» TASK DIRECTIONS
Reproduce the part of the reinforcement learning algorithms overview between "- run_atari.py module" and "by the agents.", inclusive.

Implemented Algorithms

Policy-based RL Algorithms

Directory	Reference Paper	Note
`reinforce`	Policy Gradient Methods for RL	*
`reinforce_baseline`	Policy Gradient Methods for RL	*
`actor_critic`	Actor-Critic Algorithms	*
`a2c`	Asynchronous Methods for Deep Reinforcement Learning \| synchronous, deterministic variant of A3C	P
`sac`	Soft Actor-Critic: Off-Policy Maximum Entropy Deep Reinforcement Learning \| Soft Actor-Critic for Discrete Action Settings	P *
`ppo`	Proximal Policy Optimization Algorithms	P
`ppo_icm`	Curiosity-driven Exploration by Self-supervised Prediction	P
`ppo_rnd`	Exploration by Random Network Distillation	P
`impala`	IMPALA: Scalable Distributed Deep-RL with Importance Weighted Actor-Learner Architectures	P

Value-based RL Algorithms

Directory	Reference Paper	Note
`dqn`	Human Level Control Through Deep Reinforcement Learning
`double_dqn`	Deep Reinforcement Learning with Double Q-learning
`prioritized_dqn`	Prioritized Experience Replay
`drqn`	Deep Recurrent Q-Learning for Partially Observable MDPs	*
`r2d2`	Recurrent Experience Replay in Distributed Reinforcement Learning	P
`ngu`	Never Give Up: Learning Directed Exploration Strategies	P *
`agent57`	Agent57: Outperforming the Atari Human Benchmark	P *

Distributional Q Learning Algorithms

Directory	Reference Paper	Note
`c51_dqn`	A Distributional Perspective on Reinforcement Learning
`rainbow`	Rainbow: Combining Improvements in Deep Reinforcement Learning
`qr_dqn`	Distributional Reinforcement Learning with Quantile Regression
`iqn`	Implicit Quantile Networks for Distributional Reinforcement Learning

Notes:

P means support distributed training with multiple actors and a single learner running in parallel (only supports running on a single machine).
* means only tested on Atari Pong or Breakout.

Code Structure

deep_rl_zoo directory contains all the source code for different algorithms:
- each directory contains a algorithm, more specifically:
  - agent.py module contains an agent class that includes reset(), step() methods, for agent that supports distributed training, we have Actor and Learner classes for the specific agent.
  - run_classic.py module use simple MLP network to solve classic problems like CartPole, MountainCar, and LunarLander.
  - run_atari.py module use Conv2d neural network to solve Atari games.
  - eval_agent.py module evaluate trained agents by loading model state from checkpoint file with a greedy actor, you can run testing on both classic problems like CartPole, MountainCar, LunarLander, and Atari games.
- main_loop.py module contains functions run single thread and distributed training loops, it also contains the run_env_loop function where the agent interaction with the environment.
- networks directory contains both policy networks and q networks used by the agents.
  - value.py module contains neural networks for value-based RL agents like DQN, and it's variants.

Items drawn from a data source:

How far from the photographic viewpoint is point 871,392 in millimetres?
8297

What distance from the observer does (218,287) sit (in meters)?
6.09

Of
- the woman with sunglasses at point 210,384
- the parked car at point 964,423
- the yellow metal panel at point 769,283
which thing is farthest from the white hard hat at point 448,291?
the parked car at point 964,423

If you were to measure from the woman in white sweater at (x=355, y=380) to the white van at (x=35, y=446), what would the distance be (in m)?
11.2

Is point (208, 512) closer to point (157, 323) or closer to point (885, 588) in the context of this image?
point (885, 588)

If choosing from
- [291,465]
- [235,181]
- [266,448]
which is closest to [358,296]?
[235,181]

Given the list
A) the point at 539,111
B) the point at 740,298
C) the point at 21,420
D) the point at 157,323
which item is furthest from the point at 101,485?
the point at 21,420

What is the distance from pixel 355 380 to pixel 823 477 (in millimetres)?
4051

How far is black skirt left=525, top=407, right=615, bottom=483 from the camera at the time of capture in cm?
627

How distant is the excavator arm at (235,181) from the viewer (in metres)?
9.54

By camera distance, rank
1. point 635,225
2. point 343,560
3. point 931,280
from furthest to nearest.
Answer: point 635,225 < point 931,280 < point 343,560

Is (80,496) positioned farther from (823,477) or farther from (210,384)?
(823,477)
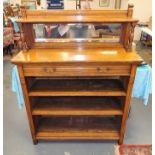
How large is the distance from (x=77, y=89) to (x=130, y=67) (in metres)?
0.55

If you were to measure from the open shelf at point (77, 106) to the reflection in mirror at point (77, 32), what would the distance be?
0.66 meters

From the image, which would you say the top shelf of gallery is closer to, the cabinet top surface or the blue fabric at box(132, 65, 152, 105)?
the cabinet top surface

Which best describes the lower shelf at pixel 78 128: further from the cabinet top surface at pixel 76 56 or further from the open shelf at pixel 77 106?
the cabinet top surface at pixel 76 56

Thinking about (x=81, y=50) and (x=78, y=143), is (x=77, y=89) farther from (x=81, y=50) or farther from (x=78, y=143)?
(x=78, y=143)

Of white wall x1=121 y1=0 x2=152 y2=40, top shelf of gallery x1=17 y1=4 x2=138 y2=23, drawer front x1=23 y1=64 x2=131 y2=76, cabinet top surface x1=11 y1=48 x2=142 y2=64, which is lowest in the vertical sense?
drawer front x1=23 y1=64 x2=131 y2=76

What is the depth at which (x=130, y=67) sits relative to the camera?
4.96 feet

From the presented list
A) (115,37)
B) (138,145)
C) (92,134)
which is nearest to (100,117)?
(92,134)

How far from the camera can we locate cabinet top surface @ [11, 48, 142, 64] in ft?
4.82

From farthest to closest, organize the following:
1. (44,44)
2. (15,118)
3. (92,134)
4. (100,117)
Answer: (15,118) < (100,117) < (92,134) < (44,44)

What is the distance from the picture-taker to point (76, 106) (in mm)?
1838

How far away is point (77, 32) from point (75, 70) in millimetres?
567

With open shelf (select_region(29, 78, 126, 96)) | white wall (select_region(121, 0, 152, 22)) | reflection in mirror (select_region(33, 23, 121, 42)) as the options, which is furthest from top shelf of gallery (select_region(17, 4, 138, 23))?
white wall (select_region(121, 0, 152, 22))

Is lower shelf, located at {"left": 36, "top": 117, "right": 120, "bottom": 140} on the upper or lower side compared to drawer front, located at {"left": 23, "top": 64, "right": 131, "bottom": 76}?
lower

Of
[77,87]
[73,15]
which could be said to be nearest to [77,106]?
[77,87]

» FINISHED ANSWER
- run_atari.py module use Conv2d neural network to solve Atari games.
  - eval_agent.py module evaluate trained agents by loading model state from checkpoint file with a greedy actor, you can run testing on both classic problems like CartPole, MountainCar, LunarLander, and Atari games.
- main_loop.py module contains functions run single thread and distributed training loops, it also contains the run_env_loop function where the agent interaction with the environment.
- networks directory contains both policy networks and q networks used by the agents.